Sacred or Synthetic? Evaluating LLM Reliability and Abstention for Religious Questions
Farah Atif, Nursultan Askarbekuly, Kareem Darwish, Monojit Choudhury

TL;DR
This paper introduces FiqhQA, a benchmark for evaluating LLMs on Islamic legal questions across different schools and languages, focusing on accuracy and abstention to ensure reliable religious guidance.
Contribution
It presents the first benchmark for Islamic jurisprudence questions assessing LLM accuracy and abstention, highlighting model variations and language limitations.
Findings
GPT-4o achieves highest accuracy
Fanar and Gemini excel in abstention behavior
Models perform worse in Arabic language
Abstract
Despite the increasing usage of Large Language Models (LLMs) in answering questions in a variety of domains, their reliability and accuracy remain unexamined for a plethora of domains including the religious domains.
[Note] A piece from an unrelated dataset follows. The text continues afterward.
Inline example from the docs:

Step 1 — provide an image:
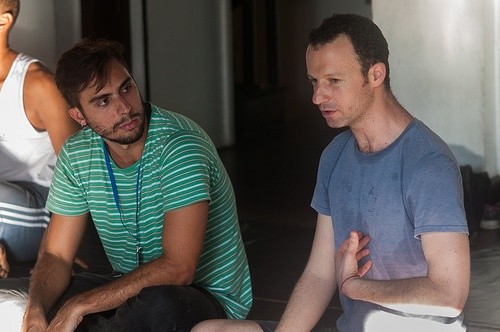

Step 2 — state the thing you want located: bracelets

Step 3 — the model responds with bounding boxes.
[340,274,360,292]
In this paper, we introduce a novel benchmark FiqhQA focused on the LLM generated Islamic rulings explicitly categorized by the four major Sunni schools of thought, in both Arabic and English. Unlike prior work, which either overlooks the distinctions between religious school of thought or fails to evaluate abstention behavior, we assess LLMs not only on their accuracy but also on their ability to recognize when not to answer. Our zero-shot and abstention experiments reveal significant variation across LLMs, languages, and legal schools of thought. While GPT-4o outperforms all other models in accuracy, Gemini and Fanar demonstrate superior abstention behavior critical for…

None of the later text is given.